Conventional sidescan sonar and multi-beam (Tritech, Kongsberg, Reson, etc) can give positional information but on surface features only. It can only image exposed cables and other seabed features and not buried geohazards. The sub-bottom profiler (Edgetech, Kongsberg, Ixsea, Innomar, etc) can see sub-seabed but only a single 2D line with limited resolution and would require multiple lines and crosslines to cover the proposed route.
Magnetometer (Innovatum, TSS, “Pipetracker”, etc) works on the basis that field measurement infers position but requires target details. Magnetometer will identify magnetic anomalies along the route corridor but sizing of objects is difficult to determine, also non magnetic geohazards would not be identified. Pipetrackers are not used for pre-route survey.

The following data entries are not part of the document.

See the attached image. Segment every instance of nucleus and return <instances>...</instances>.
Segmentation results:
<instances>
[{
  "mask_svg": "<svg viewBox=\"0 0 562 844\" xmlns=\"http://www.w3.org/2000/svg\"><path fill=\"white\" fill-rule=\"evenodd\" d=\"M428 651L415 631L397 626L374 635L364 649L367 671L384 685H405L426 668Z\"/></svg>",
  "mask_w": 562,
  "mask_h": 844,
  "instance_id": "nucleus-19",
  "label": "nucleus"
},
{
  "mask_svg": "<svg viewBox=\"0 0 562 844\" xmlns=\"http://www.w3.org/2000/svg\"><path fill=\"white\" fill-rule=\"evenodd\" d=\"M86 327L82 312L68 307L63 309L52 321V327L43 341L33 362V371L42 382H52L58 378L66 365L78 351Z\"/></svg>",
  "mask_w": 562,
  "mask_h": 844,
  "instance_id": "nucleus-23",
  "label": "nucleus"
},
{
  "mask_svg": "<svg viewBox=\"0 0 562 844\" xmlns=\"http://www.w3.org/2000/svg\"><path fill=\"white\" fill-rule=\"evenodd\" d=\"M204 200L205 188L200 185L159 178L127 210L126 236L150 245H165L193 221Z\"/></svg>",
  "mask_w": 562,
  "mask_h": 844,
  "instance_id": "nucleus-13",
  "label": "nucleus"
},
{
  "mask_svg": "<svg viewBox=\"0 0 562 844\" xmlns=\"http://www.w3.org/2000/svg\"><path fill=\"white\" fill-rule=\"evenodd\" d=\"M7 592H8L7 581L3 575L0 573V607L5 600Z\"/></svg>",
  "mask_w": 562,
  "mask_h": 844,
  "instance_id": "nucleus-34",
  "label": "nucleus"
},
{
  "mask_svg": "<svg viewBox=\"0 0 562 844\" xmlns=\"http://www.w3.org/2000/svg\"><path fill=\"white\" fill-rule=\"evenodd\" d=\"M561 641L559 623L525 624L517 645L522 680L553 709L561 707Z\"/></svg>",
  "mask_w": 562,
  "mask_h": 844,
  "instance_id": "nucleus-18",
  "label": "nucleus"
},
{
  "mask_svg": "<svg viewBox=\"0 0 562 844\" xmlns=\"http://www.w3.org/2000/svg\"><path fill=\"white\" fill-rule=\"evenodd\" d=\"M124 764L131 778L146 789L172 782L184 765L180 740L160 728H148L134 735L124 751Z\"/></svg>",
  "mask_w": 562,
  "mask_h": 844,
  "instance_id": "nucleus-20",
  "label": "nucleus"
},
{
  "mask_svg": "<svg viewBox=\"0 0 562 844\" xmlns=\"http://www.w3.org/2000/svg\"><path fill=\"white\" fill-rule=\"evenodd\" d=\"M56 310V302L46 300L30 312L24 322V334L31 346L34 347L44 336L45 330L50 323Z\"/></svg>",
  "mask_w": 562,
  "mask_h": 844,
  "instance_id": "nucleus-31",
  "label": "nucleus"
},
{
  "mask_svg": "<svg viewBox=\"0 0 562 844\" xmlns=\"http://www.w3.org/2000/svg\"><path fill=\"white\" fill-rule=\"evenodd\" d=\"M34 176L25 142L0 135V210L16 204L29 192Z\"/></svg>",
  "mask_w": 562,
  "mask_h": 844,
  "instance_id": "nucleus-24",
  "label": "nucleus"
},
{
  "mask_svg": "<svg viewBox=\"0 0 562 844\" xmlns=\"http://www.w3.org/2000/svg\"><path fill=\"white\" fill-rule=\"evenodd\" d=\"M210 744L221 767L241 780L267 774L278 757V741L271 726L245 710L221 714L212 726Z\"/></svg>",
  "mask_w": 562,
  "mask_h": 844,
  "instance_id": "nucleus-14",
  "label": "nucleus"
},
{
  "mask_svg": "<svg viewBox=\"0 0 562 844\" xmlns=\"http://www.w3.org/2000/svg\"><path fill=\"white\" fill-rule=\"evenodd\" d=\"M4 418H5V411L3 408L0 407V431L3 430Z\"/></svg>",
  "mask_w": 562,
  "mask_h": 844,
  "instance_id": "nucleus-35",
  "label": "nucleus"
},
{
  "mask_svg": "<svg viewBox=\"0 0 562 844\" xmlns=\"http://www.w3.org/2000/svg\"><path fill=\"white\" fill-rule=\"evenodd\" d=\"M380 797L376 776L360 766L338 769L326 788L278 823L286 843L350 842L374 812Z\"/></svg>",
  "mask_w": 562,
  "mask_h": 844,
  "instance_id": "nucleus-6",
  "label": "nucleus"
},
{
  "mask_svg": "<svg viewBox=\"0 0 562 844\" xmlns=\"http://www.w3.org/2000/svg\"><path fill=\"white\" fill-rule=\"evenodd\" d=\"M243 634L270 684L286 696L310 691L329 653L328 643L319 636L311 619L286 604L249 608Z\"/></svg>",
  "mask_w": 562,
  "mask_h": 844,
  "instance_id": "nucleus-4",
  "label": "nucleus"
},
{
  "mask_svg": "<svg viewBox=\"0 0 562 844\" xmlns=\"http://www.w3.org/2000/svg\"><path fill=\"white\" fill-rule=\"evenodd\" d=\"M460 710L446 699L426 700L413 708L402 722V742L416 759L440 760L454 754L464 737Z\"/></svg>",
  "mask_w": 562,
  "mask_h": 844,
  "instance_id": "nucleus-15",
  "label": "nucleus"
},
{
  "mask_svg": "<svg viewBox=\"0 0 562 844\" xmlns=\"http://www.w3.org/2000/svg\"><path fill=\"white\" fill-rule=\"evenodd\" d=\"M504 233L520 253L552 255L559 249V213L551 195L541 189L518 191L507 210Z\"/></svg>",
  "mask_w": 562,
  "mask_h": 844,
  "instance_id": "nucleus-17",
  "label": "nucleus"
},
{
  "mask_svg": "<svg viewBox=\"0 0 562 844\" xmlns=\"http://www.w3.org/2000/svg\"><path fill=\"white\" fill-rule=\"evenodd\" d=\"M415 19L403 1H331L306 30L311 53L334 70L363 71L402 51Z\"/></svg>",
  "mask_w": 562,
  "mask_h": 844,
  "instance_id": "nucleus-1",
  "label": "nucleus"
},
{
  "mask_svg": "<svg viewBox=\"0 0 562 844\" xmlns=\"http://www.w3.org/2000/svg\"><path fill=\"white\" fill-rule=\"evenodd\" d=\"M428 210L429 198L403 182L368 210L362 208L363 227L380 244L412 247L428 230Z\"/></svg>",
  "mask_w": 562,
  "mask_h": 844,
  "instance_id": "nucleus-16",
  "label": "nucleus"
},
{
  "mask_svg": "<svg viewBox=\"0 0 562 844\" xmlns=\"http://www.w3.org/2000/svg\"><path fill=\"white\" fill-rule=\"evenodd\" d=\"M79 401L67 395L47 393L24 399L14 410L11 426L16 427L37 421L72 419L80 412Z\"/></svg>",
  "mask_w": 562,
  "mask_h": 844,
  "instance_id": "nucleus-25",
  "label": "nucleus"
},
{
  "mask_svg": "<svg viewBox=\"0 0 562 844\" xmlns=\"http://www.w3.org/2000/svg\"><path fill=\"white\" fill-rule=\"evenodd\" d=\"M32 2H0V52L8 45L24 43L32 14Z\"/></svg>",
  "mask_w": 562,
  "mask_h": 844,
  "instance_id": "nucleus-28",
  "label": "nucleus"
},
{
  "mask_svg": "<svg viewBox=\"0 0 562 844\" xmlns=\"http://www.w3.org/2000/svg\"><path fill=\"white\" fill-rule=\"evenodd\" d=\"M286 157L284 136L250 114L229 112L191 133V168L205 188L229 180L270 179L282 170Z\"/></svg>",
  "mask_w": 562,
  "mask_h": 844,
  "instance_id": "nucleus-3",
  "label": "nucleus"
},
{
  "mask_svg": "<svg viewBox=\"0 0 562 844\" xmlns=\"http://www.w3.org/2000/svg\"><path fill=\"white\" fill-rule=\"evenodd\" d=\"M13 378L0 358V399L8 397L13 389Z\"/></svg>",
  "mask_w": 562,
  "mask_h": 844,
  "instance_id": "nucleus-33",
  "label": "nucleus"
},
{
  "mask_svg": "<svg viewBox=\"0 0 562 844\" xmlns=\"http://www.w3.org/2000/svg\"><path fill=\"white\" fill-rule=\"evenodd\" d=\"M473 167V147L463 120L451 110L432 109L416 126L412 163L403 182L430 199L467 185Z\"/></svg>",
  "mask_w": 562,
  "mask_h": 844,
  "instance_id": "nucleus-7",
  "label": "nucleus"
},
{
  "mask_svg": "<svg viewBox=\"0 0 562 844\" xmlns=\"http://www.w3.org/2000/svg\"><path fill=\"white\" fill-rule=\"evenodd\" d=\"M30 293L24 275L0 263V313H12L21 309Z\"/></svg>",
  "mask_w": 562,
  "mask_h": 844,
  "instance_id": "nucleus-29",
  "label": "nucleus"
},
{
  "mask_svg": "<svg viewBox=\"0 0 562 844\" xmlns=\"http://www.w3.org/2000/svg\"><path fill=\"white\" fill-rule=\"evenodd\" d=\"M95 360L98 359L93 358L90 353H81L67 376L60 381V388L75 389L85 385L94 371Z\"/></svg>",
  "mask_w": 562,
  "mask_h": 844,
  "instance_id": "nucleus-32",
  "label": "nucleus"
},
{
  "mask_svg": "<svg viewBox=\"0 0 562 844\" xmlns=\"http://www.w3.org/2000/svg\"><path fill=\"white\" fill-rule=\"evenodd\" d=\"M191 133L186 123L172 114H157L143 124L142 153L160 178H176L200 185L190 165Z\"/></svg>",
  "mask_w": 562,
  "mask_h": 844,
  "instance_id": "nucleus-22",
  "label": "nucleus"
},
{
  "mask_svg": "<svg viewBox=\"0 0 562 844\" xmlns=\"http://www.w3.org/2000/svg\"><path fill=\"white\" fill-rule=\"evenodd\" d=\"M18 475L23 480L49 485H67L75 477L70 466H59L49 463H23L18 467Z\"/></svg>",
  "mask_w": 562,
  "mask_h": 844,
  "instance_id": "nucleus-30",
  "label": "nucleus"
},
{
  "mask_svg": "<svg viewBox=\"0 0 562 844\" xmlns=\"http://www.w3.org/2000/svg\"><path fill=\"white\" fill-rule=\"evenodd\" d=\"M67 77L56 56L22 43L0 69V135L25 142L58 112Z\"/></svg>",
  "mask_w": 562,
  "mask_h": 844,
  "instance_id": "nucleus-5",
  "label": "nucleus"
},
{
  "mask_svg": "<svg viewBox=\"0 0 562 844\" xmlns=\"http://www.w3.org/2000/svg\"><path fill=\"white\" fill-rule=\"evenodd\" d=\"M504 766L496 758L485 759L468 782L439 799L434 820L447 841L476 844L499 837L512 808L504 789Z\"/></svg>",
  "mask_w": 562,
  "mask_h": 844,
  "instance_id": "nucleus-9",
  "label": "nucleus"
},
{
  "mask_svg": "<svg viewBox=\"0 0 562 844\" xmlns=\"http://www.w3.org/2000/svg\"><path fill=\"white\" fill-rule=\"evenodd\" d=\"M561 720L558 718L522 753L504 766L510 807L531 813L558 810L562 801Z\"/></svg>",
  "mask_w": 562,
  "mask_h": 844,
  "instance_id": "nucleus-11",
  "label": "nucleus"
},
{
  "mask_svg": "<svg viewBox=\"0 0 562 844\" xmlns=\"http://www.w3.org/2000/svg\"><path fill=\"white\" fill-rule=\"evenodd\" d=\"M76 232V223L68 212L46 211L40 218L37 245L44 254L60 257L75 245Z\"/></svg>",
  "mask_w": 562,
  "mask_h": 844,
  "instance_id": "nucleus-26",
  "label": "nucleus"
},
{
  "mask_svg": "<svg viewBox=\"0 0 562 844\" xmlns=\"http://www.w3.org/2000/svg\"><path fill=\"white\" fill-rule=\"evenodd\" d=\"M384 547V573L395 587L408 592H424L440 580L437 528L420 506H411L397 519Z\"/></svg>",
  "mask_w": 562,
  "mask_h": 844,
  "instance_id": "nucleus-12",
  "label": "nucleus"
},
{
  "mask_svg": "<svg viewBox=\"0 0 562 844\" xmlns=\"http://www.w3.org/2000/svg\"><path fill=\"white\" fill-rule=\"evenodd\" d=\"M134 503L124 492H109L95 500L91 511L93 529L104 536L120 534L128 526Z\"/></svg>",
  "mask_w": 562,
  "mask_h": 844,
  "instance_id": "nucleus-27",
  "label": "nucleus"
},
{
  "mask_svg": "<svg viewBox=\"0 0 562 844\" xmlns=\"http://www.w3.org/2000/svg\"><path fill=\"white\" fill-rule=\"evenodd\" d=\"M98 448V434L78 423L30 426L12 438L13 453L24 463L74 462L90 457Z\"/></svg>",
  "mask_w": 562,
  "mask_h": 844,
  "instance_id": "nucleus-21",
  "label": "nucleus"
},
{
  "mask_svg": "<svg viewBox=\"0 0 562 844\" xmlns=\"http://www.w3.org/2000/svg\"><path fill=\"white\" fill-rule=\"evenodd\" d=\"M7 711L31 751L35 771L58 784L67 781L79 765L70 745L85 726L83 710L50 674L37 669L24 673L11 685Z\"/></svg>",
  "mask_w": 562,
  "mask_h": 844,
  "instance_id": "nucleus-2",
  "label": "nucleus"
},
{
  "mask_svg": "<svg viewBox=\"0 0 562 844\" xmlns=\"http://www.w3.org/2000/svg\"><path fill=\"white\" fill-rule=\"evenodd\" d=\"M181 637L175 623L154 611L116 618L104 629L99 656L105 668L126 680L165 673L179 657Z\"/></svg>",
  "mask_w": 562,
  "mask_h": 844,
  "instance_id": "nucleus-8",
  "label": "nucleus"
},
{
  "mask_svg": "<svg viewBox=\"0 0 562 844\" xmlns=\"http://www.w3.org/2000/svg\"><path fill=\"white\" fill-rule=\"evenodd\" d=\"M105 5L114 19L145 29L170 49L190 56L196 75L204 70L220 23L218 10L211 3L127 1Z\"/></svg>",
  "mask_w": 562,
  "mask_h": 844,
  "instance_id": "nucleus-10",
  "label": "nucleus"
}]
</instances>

Our Sub Bottom Imager gives a full 3D image of sub-seabed down to around 6m depth and 5-8m swathe and can see both man-made and natural non-metallic targets. It can also identify the accurate depth of live cables – the only technology that can currently do this. The SBI can be used for the initial pre-lay survey on a chosen cable route, identify anomalies which could cause lay problems, identify possible alternative and carry out a post-lay survery to verify accuracy.
PanGeo technology interrogates the seabed using beam forming techniques often used in Non-destructive Testing (NDT) and medical ultrasound approaches. Our technology challenges conventional geophysics by combining multichannel ultrashort baseline arrays and synthetic aperture sonar to produce 3D images of the seabed.
PanGeo rendered data can be loaded, viewed and manipulated in the industry standard EIVA Navi-Suite of survey software tools. Rendering is accomplished using PanGeo proprietary software.
All PanGeo's tools record and save raw time series data. The rendering step of the processing uses seabed velocity to achieve 3D focusing. Any man-made objects (i.e. buried cables or pipelines) in the seabed can be readily used to achieve "good of focus" by re-rendering from the raw recorded data as necessary to maximize image quality. Where geology is the target, and no man-made objects are available, the variable data path lengths can be used in a "gather" approach to optimize velocity estimates.